-- Work instruction --
Copy out everything from the line containing "Pyramid galvanised steel" down to the line containing "Swarovski - nouvelle collection SUMMER", keeping each line identical to the original.

-- Material for this exercise --
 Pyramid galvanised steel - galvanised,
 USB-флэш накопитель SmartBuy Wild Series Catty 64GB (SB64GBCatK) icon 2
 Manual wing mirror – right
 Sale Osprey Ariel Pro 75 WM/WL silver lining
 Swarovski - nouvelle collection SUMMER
---
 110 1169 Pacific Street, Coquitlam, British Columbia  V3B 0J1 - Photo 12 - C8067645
* * *
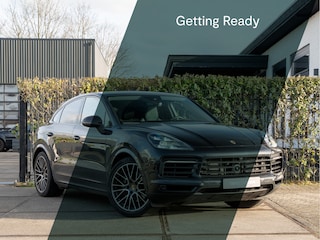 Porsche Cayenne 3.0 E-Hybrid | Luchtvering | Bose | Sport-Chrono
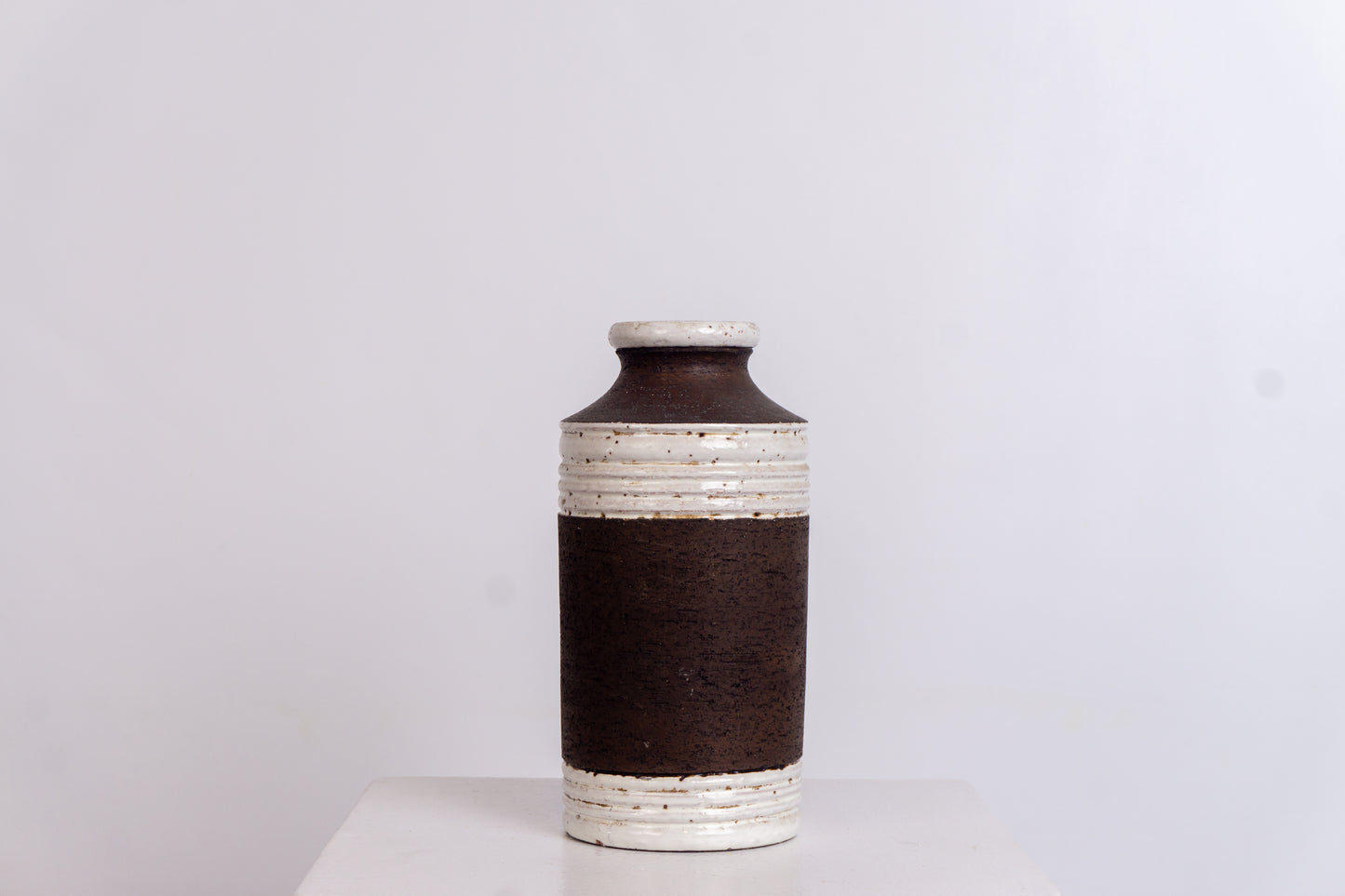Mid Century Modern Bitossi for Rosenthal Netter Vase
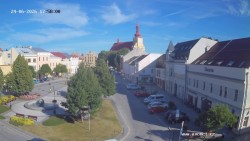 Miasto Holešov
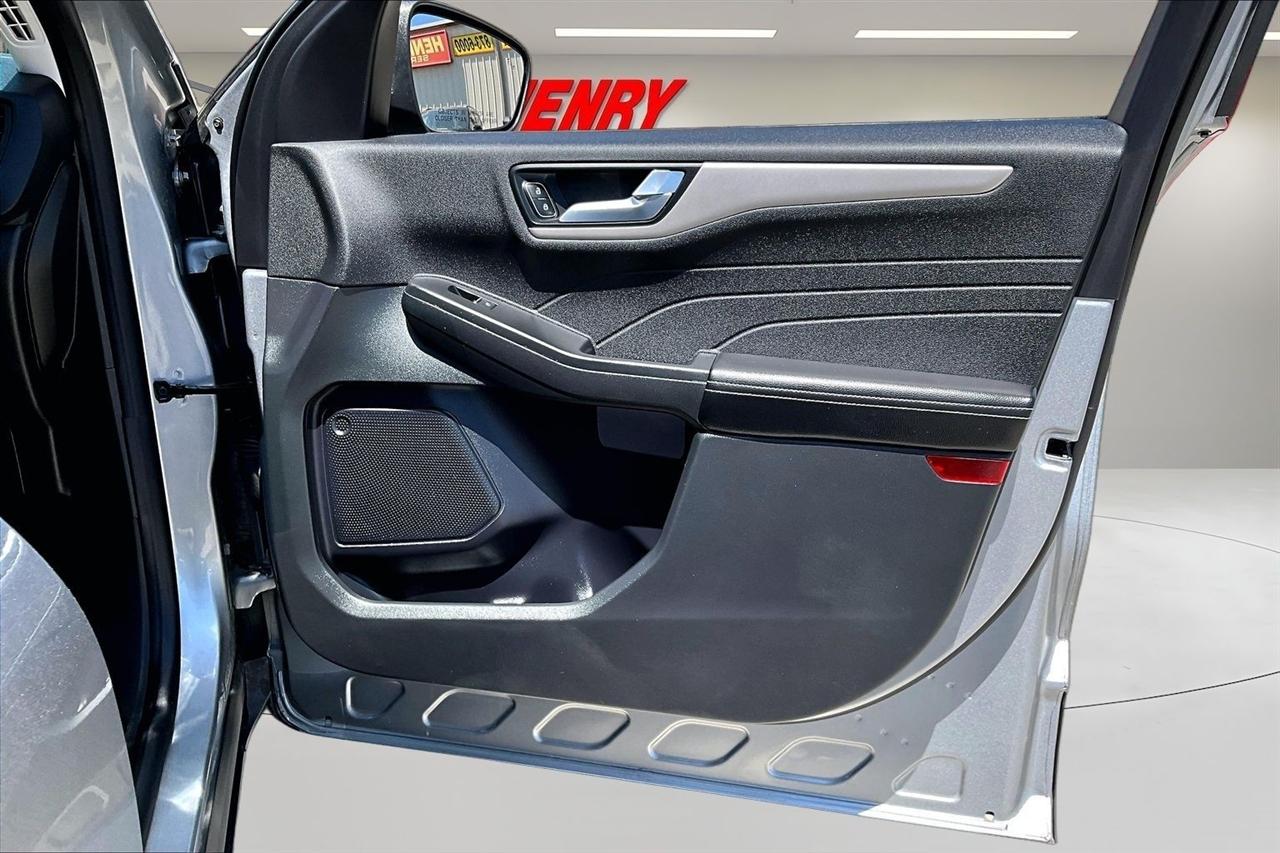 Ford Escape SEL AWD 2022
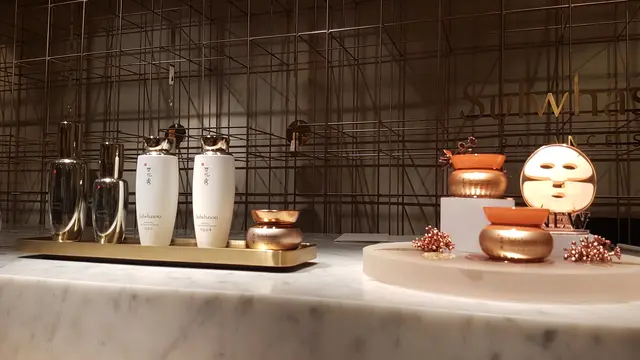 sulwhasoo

-- Output for this task --
 Pyramid galvanised steel - galvanised,
 USB-флэш накопитель SmartBuy Wild Series Catty 64GB (SB64GBCatK) icon 2
 Manual wing mirror – right
 Sale Osprey Ariel Pro 75 WM/WL silver lining
 Swarovski - nouvelle collection SUMMER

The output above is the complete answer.